**Using the information**
A. List every person named in the news report on Shanghai's poultry markets.
B. Rewrite the part of the news report on Shanghai's poultry markets starting with "Chinese officials in" and going on through "of human-to-human transmission.", using "fowl" in place of "poultry".

**Excerpted passage**
++++++++

China

Shanghai closes poultry markets over bird flu

Workers in protective clothing chat during a culling operation as authorities detected the new bird flu strain in pigeons being sold for meat at a wholesale market in Shanghai on 5 April 5 2013
Image caption Officials have ordered the cull of 20,000 birds

Chinese officials in the city of Shanghai have ordered the temporary closure of its poultry markets due to the H7N9 bird flu outbreak.

A spokesman for the city authorities said the decision was taken on grounds of public safety.

The city has already begun a mass slaughter of poultry after the virus was discovered in pigeons at a market.

Six people have died in this latest outbreak. The H7N9 virus is a form of avian flu not seen before in humans.

China has officially confirmed 14 cases and six deaths due to H7N9 infection as of Friday, the World Health Organization (WHO) said in a statement.

The cases are reportedly from eastern China, including in Shanghai and Zhejiang province.

WHO says there is currently no evidence of human-to-human transmission.

"We have 14 cases in a large geographical area, we have no sign of any epidemiological linkage between the confirmed cases and we have no sign of sustained human-to-human transmission," WHO spokesman Gregory Hartl said in Geneva.

The latest fatality was a farmer, 64, who died in Zhejiang province, state-run media say.

Four of the bird flu fatalities and six of the 14 cases have been recorded in Shanghai.

The city is also monitoring another person who was in close contact with one of those who died after showing flu-like symptoms.

Shanghai health official, Wu Fan, was quoted by Agence-France Presse news agency as saying that the person tested negative for H7N9.

"There is no possibility of spreading the infection overseas," Wu Fan also told a press conference.

Officials ordered the slaughter of at least 20,000 birds starting late on Thursday after the virus was detected in pigeons sold in Huhuai market.

The market was sealed and police stood watch as workers disinfected the areas, reports say.

Xu Wei, a spokesman for the Shanghai government, said trading of live poultry will be suspended on Saturday.

++++++++

**Stored data**

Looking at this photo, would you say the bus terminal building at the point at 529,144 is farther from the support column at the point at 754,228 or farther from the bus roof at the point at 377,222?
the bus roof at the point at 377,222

++++++++

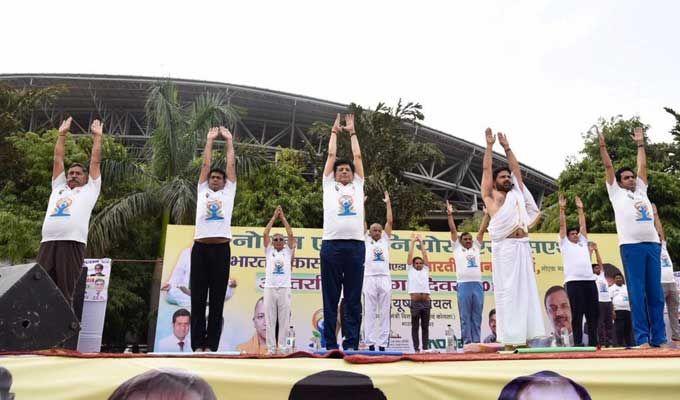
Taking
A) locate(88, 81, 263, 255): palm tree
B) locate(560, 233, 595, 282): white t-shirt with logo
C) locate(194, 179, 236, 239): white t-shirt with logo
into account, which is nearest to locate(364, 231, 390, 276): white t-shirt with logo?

++++++++

**Your responses**
A.
Gregory Hartl
Wu Fan
Xu Wei

B.
Chinese officials in the city of Shanghai have ordered the temporary closure of its fowl markets due to the H7N9 bird flu outbreak.

A spokesman for the city authorities said the decision was taken on grounds of public safety.

The city has already begun a mass slaughter of fowl after the virus was discovered in pigeons at a market.

Six people have died in this latest outbreak. The H7N9 virus is a form of avian flu not seen before in humans.

China has officially confirmed 14 cases and six deaths due to H7N9 infection as of Friday, the World Health Organization (WHO) said in a statement.

The cases are reportedly from eastern China, including in Shanghai and Zhejiang province.

WHO says there is currently no evidence of human-to-human transmission.